Smarting from her recently canceled wedding and about to turn forty, Laurie Sassalyn returns to her Maine hometown of Calcasset to handle the estate of her great-aunt Dot. Alongside boxes of Polaroids and pottery, a mysterious wooden duck shows up at the bottom of a cedar chest. Laurie is told that the duck has no financial value. But after it disappears under suspicious circumstances, she feels compelled to figure out why anyone would steal a wooden duck—and why Dot kept it hidden away in the first place. Suddenly Laurie finds herself swept up in a righteous caper that has her negotiating with antiques dealers and con artists, going on after-hours dates at the local library, and reconnecting with her oldest friend and her first love.
Holmes blends humor, emotional depth, and small-town charm in this delightful story about the bonds of family and friendship, showing how even the most independent people need someone to lean on. Readers will love spending time with Laurie and her friends; suggest to fans of Katherine Center and Abbi Waxman.

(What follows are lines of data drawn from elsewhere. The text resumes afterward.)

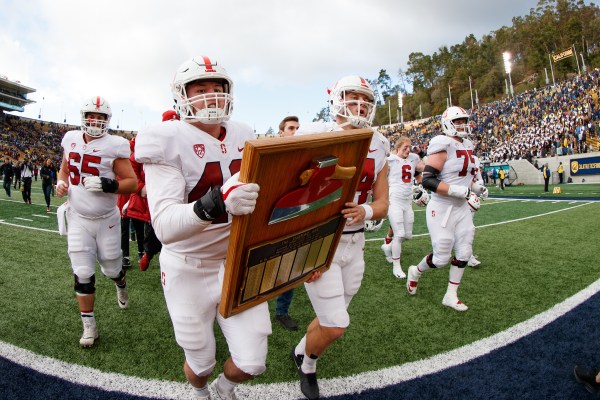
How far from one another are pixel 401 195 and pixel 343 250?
378 centimetres

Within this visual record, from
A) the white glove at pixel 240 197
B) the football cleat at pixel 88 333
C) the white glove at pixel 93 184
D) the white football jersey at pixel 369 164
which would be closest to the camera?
the white glove at pixel 240 197

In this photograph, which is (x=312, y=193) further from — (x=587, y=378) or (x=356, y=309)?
(x=356, y=309)

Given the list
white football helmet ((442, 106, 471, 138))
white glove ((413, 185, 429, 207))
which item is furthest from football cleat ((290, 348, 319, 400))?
white glove ((413, 185, 429, 207))

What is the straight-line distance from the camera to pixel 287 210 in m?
1.89

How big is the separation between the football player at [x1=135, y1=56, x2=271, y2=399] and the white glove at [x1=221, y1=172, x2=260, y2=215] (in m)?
0.48

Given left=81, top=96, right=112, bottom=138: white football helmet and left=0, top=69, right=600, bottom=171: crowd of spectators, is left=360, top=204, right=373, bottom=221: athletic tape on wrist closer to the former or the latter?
left=81, top=96, right=112, bottom=138: white football helmet

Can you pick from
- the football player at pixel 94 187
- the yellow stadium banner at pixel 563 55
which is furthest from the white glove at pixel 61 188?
the yellow stadium banner at pixel 563 55

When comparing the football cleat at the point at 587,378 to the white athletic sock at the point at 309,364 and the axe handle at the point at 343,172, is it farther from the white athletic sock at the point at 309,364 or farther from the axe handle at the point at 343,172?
the axe handle at the point at 343,172

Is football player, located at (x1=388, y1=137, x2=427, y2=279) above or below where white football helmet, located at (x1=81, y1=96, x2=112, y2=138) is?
below

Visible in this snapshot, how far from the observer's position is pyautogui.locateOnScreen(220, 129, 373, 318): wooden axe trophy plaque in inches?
65.6

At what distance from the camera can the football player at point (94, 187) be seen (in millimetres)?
3791

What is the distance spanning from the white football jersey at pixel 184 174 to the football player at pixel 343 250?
0.75 meters

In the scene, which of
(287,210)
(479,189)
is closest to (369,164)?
(287,210)

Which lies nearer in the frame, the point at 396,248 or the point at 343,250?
the point at 343,250
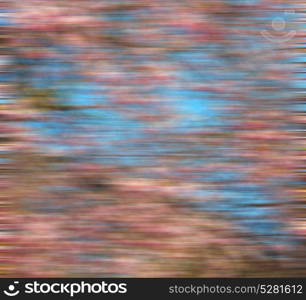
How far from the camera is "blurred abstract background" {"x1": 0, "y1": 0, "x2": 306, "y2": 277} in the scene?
5441 mm

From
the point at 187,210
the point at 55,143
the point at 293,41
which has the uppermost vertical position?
the point at 293,41

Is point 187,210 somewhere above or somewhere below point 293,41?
below

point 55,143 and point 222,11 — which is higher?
point 222,11

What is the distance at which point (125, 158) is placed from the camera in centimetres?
547

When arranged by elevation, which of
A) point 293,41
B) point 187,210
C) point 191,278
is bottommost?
point 191,278

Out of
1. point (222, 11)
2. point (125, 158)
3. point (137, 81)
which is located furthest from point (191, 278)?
point (222, 11)

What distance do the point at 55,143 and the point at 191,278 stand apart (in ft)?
3.49

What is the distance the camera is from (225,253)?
17.9 ft

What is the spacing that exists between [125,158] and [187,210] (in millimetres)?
451

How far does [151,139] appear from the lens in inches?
216

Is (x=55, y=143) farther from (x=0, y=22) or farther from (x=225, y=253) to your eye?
(x=225, y=253)

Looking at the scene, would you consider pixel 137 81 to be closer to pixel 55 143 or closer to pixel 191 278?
pixel 55 143

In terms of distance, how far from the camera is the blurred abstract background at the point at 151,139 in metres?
5.44

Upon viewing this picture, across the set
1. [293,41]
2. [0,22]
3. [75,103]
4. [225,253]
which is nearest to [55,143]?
[75,103]
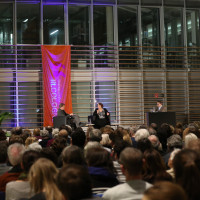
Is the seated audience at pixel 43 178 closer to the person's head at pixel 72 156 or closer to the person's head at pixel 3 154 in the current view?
the person's head at pixel 72 156

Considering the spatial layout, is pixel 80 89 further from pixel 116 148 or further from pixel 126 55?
pixel 116 148

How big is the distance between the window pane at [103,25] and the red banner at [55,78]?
67.4 inches

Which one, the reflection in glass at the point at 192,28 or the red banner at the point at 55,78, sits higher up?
the reflection in glass at the point at 192,28

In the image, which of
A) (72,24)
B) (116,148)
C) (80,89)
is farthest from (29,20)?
(116,148)

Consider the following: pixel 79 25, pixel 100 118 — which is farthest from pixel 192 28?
pixel 100 118

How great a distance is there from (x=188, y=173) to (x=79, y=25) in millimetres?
14007

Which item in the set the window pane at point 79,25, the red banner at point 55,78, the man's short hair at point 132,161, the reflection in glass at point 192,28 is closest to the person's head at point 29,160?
the man's short hair at point 132,161

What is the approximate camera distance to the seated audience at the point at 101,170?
344 centimetres

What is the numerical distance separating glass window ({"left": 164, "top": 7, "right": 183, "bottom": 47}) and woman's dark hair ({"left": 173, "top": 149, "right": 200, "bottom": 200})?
14.4 metres

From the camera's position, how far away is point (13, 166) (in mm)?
3963

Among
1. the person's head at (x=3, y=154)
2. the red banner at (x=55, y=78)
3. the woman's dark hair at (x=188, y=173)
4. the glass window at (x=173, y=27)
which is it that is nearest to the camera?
the woman's dark hair at (x=188, y=173)

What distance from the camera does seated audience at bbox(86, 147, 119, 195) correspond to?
344 cm

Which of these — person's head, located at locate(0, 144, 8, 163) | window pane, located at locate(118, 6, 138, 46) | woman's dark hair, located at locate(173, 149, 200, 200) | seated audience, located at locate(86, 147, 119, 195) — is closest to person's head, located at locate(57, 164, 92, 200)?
woman's dark hair, located at locate(173, 149, 200, 200)

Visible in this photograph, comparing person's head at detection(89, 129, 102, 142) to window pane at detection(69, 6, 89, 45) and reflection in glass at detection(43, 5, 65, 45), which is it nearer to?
reflection in glass at detection(43, 5, 65, 45)
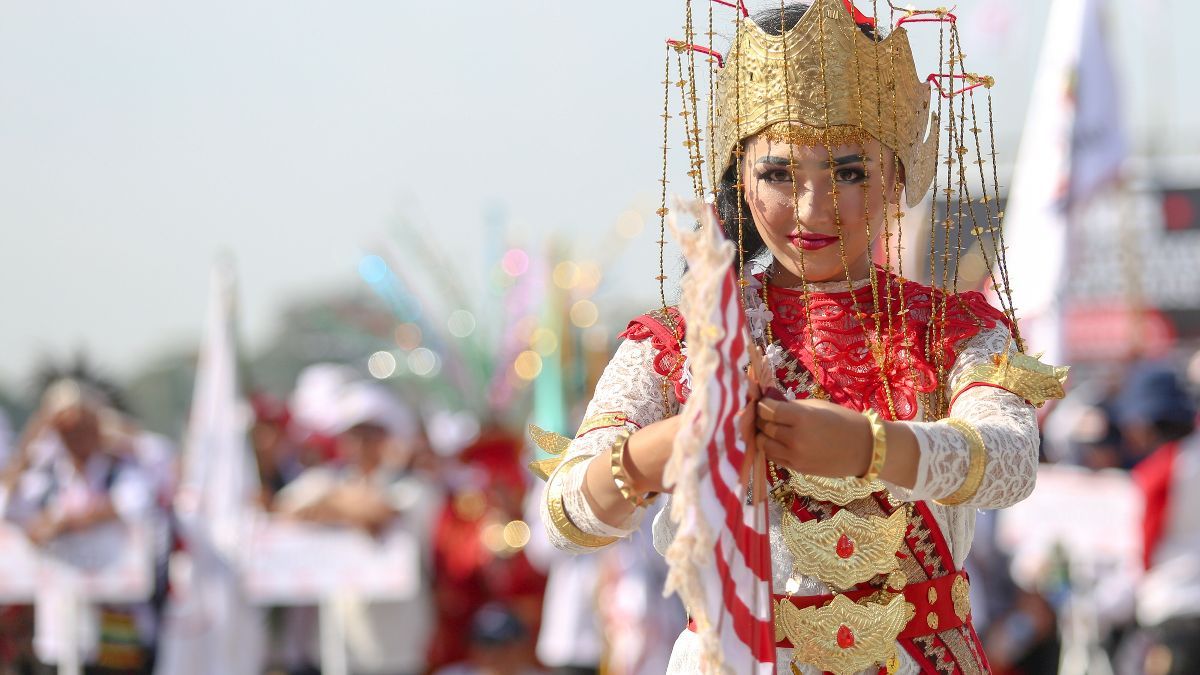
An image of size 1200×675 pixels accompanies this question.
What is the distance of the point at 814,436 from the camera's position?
2400 millimetres

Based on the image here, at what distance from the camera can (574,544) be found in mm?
2775

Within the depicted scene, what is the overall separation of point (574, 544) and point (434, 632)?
716 centimetres

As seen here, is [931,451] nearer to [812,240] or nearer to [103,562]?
[812,240]

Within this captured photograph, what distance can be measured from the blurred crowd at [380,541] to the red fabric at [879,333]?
253 inches

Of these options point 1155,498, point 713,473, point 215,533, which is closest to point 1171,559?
point 1155,498

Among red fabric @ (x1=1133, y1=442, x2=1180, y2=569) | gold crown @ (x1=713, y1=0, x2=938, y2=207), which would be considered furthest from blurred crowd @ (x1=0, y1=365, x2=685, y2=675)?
gold crown @ (x1=713, y1=0, x2=938, y2=207)

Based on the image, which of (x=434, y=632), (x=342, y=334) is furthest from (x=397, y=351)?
(x=434, y=632)

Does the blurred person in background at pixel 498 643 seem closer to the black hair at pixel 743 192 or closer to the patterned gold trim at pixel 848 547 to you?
the black hair at pixel 743 192

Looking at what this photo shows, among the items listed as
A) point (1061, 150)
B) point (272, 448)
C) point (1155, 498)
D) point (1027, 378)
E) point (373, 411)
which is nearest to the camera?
point (1027, 378)

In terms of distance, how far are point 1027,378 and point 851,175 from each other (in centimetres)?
43

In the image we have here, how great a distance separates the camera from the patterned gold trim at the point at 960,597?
2887 mm

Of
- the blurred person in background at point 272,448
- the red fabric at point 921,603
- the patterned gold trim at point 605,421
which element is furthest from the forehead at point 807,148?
the blurred person in background at point 272,448

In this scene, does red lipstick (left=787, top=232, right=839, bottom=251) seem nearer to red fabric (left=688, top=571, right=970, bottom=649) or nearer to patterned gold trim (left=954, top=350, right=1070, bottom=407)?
patterned gold trim (left=954, top=350, right=1070, bottom=407)

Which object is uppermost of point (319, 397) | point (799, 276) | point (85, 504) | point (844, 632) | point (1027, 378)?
point (799, 276)
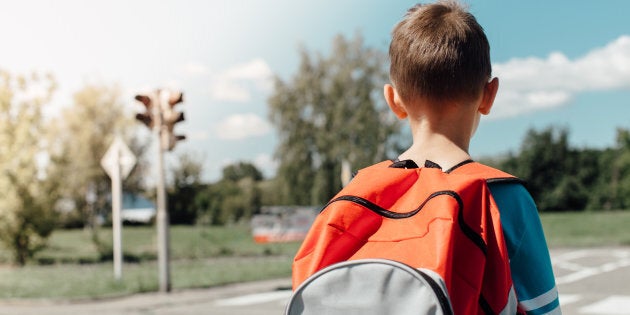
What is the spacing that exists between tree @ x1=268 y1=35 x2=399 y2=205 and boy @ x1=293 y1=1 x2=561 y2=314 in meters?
41.3

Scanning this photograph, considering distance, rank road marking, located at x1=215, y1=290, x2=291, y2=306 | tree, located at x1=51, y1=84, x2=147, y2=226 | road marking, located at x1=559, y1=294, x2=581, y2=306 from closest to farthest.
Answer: road marking, located at x1=559, y1=294, x2=581, y2=306 < road marking, located at x1=215, y1=290, x2=291, y2=306 < tree, located at x1=51, y1=84, x2=147, y2=226

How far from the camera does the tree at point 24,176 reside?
68.2ft

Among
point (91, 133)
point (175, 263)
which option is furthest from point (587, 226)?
point (91, 133)

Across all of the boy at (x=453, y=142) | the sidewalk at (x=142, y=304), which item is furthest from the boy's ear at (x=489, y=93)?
the sidewalk at (x=142, y=304)

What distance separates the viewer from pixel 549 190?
52281mm

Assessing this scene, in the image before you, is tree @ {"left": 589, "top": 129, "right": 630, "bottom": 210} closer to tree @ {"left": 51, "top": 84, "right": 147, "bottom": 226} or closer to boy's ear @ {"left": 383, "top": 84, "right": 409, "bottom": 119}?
tree @ {"left": 51, "top": 84, "right": 147, "bottom": 226}

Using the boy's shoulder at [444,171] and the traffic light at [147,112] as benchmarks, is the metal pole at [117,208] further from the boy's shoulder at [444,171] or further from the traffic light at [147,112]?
the boy's shoulder at [444,171]

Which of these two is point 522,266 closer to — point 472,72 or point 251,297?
point 472,72

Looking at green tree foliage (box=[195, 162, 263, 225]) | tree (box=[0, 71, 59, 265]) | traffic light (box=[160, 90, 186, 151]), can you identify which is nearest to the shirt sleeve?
traffic light (box=[160, 90, 186, 151])

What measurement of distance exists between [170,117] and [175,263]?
827 cm

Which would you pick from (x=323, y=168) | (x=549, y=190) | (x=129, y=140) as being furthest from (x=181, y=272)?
(x=549, y=190)

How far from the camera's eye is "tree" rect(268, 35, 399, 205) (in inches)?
1720

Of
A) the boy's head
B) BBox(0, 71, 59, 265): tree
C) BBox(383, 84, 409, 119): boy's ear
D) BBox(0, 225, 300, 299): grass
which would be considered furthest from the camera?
BBox(0, 71, 59, 265): tree

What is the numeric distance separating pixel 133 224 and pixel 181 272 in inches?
1230
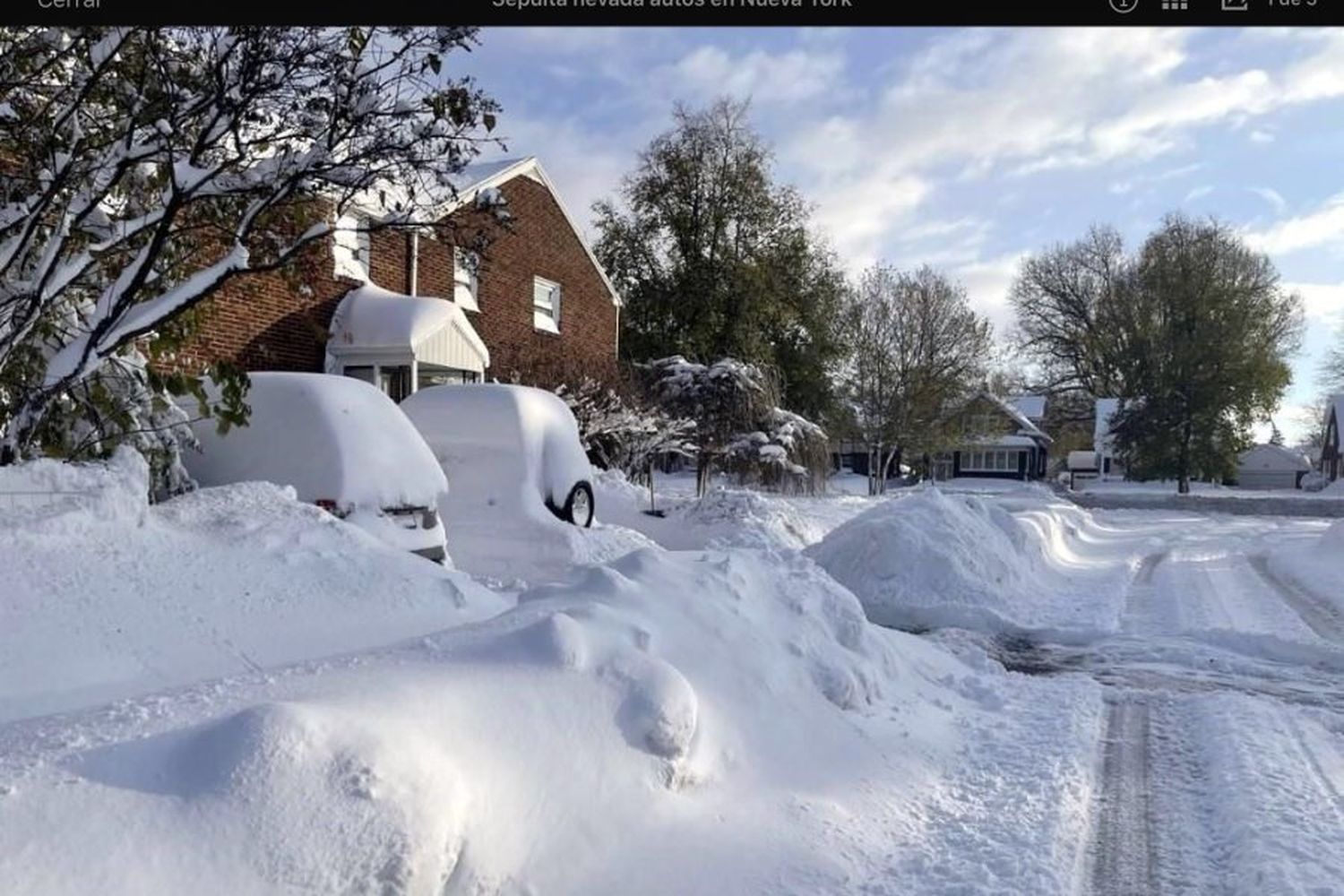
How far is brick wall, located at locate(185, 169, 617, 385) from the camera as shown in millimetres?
13734

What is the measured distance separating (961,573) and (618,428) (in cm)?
955

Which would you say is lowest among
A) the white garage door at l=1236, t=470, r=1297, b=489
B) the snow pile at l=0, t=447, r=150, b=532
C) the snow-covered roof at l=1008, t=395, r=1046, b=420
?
the snow pile at l=0, t=447, r=150, b=532

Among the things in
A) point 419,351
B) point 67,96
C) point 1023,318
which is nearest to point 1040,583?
point 419,351

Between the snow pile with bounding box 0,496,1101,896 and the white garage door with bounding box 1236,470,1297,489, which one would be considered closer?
the snow pile with bounding box 0,496,1101,896

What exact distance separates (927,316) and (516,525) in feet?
104

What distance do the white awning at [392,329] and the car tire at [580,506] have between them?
524 centimetres

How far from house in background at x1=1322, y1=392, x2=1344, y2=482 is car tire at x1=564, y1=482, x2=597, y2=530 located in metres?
63.0

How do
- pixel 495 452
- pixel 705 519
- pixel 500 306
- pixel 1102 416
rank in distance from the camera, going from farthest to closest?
pixel 1102 416 → pixel 500 306 → pixel 705 519 → pixel 495 452

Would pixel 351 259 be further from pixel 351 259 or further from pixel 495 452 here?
pixel 495 452

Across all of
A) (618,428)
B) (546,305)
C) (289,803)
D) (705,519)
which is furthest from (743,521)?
(289,803)

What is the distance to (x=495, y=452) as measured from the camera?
10.1 meters

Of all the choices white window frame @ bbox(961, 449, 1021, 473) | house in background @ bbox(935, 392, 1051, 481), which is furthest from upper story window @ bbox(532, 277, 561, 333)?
white window frame @ bbox(961, 449, 1021, 473)

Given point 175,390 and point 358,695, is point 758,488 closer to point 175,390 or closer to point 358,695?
point 175,390

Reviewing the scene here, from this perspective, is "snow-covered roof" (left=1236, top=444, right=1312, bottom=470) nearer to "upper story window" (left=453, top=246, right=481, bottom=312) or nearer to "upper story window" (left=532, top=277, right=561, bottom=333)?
"upper story window" (left=532, top=277, right=561, bottom=333)
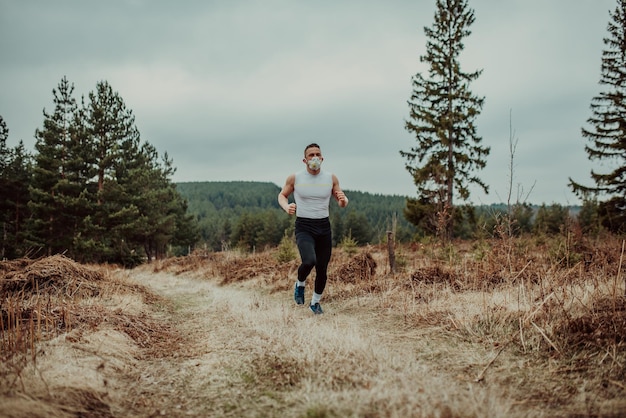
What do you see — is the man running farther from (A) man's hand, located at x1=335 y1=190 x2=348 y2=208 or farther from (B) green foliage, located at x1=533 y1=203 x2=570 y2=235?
(B) green foliage, located at x1=533 y1=203 x2=570 y2=235

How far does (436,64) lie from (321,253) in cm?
1787

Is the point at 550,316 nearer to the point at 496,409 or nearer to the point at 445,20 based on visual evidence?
the point at 496,409

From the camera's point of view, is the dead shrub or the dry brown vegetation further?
the dead shrub

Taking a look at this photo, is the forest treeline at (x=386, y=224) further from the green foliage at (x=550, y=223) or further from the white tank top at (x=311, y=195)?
the white tank top at (x=311, y=195)

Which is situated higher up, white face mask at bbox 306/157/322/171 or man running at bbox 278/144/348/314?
white face mask at bbox 306/157/322/171

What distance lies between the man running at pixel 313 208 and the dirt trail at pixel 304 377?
3.60 ft

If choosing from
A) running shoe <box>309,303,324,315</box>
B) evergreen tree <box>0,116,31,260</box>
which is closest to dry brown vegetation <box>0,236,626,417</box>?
running shoe <box>309,303,324,315</box>

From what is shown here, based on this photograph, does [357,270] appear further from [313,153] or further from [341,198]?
[313,153]

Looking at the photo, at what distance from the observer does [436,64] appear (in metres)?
19.5

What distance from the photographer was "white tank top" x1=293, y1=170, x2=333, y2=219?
5129 millimetres

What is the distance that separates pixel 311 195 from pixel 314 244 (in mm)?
721

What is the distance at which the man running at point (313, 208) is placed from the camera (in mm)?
5100

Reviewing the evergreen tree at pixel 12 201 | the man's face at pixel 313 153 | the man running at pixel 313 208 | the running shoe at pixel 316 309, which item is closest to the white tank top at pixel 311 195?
A: the man running at pixel 313 208

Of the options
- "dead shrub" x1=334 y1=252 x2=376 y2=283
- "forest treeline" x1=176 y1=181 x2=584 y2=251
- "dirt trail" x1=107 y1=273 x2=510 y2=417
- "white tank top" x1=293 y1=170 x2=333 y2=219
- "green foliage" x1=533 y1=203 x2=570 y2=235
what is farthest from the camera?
"green foliage" x1=533 y1=203 x2=570 y2=235
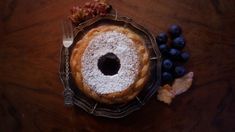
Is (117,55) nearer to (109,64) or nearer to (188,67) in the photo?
(109,64)

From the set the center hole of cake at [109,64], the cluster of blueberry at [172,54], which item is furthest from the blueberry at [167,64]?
the center hole of cake at [109,64]

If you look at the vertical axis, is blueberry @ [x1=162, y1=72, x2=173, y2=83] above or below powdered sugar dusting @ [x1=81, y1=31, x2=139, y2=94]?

Deeply entertaining and heartfelt ... [An] absolute winner ... It’s hilarious and insightful, with vivid characters who act and speak in utterly human and believable ways ... Flying Solo has it all: a mystery, shady con artists, a fabulously funny and supportive friend group and even a steamy romance.
Charming, often hilarious ... A delight from start to finish. Holmes has clearly done her research into how public librarians spend their time, and she also asks serious questions about how to make hard choices and live one’s life.